Given problem —
Report only the number of lines in the data that contain the string "closest". Matching is case-sensitive.

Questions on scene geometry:
※

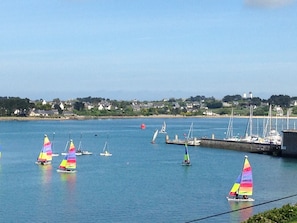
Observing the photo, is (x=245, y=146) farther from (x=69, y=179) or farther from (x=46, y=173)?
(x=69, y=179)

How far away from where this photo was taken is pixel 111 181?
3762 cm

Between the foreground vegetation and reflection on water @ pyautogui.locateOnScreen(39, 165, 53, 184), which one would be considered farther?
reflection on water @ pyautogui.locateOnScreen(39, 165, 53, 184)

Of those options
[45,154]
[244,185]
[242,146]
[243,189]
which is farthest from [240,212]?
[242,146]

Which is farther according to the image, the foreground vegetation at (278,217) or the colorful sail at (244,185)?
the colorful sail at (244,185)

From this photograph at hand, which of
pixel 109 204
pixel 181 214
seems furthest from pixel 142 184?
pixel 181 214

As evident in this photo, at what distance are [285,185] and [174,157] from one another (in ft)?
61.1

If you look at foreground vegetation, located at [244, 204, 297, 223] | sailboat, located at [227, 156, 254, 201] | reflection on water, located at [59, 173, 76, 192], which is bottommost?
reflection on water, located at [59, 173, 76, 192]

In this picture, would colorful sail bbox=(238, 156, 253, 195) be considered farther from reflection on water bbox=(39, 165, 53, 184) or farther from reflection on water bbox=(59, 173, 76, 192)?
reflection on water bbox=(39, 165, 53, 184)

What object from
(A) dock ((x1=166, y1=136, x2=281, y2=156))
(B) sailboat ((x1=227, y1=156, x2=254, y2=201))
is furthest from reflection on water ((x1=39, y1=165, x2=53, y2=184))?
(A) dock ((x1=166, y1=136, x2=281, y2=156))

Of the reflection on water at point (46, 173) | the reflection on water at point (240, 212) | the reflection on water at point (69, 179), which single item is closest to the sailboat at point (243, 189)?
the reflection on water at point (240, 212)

※

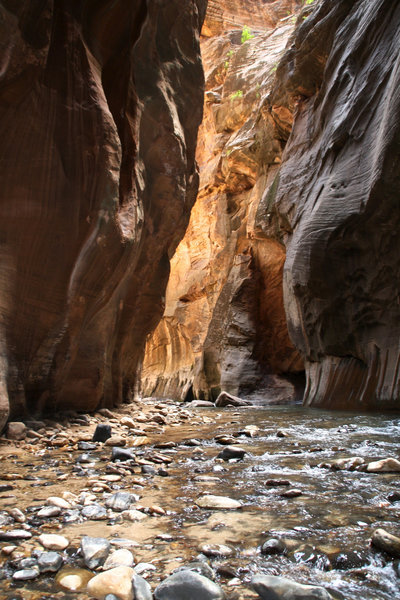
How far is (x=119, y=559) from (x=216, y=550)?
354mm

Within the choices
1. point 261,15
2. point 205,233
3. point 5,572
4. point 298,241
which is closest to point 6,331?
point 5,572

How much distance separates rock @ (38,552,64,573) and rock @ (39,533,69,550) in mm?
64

※

Answer to the exercise —
2